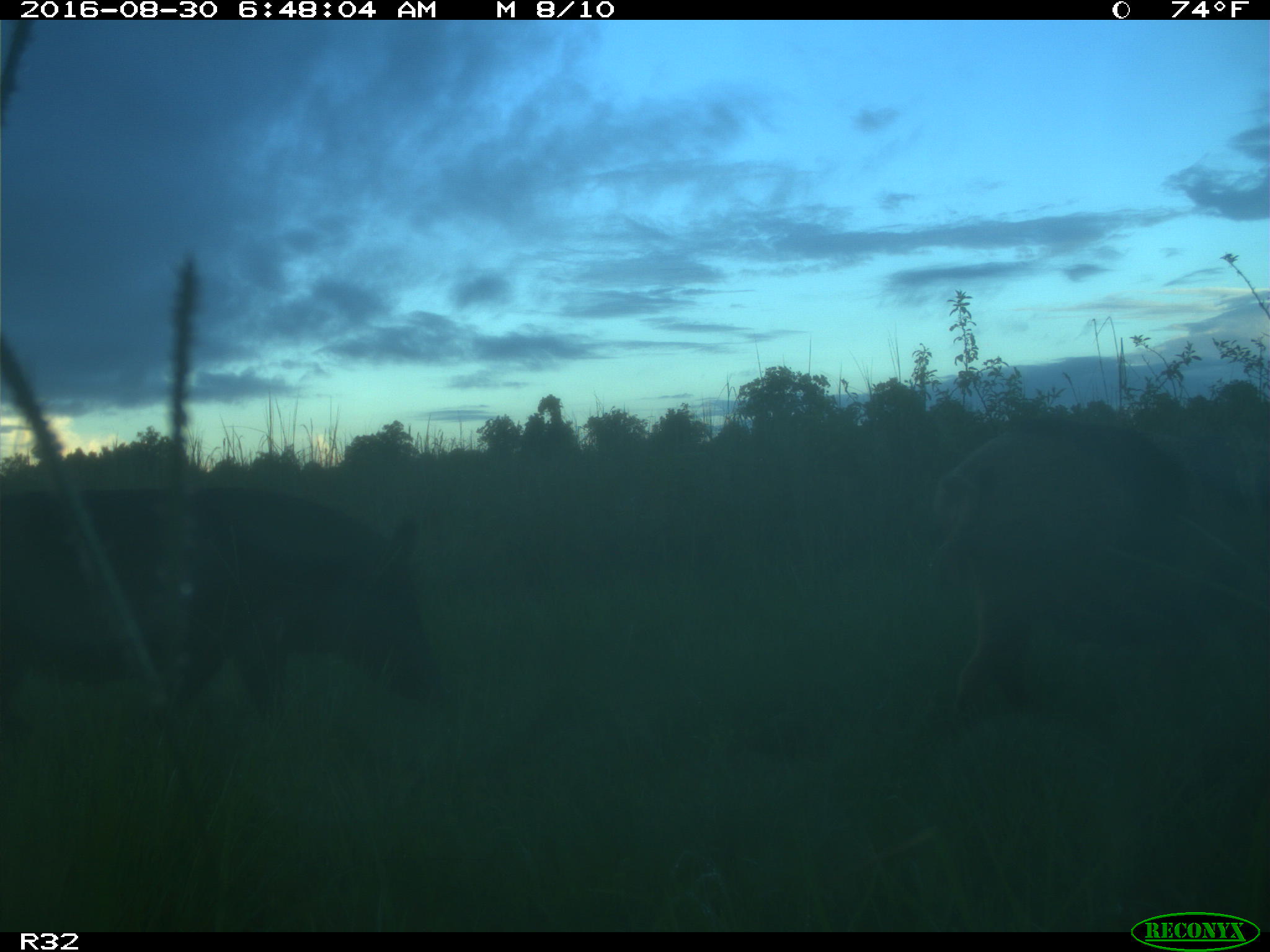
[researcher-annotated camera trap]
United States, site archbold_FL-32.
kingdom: Animalia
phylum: Chordata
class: Mammalia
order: Artiodactyla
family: Suidae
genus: Sus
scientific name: Sus scrofa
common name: wild boar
Sus scrofa (wild boar).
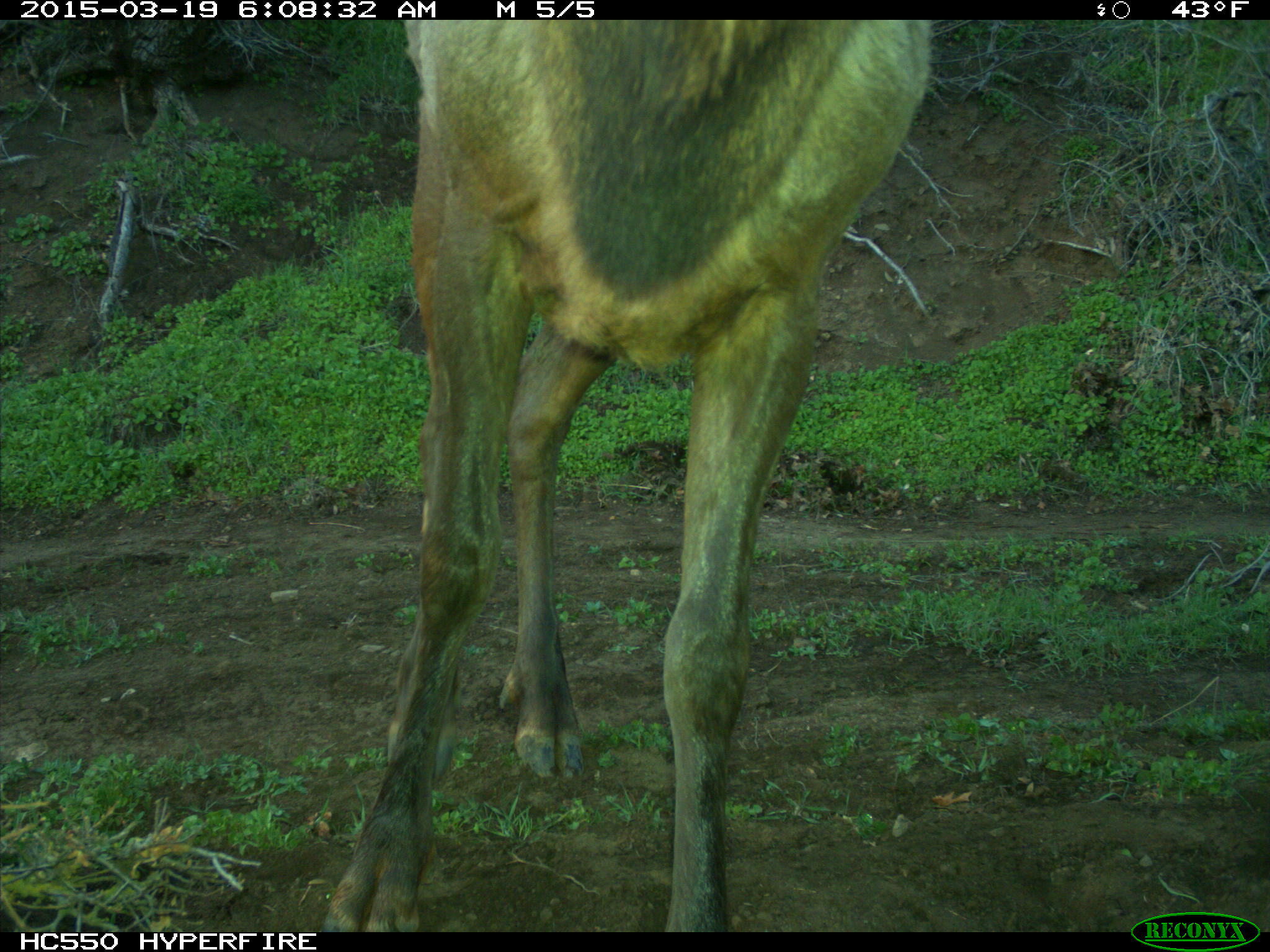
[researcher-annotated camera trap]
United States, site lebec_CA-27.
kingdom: Animalia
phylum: Chordata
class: Mammalia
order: Artiodactyla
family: Cervidae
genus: Cervus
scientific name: Cervus canadensis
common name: elk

-*-*-

* Work item
The expected output is the whole listing, word for word, minus its pictures.

* Answer section
[researcher-annotated camera trap]
United States, site archbold_FL-32.
kingdom: Animalia
phylum: Chordata
class: Mammalia
order: Artiodactyla
family: Suidae
genus: Sus
scientific name: Sus scrofa
common name: wild boar
Sus scrofa (wild boar).
[researcher-annotated camera trap]
United States, site lebec_CA-27.
kingdom: Animalia
phylum: Chordata
class: Mammalia
order: Artiodactyla
family: Cervidae
genus: Cervus
scientific name: Cervus canadensis
common name: elk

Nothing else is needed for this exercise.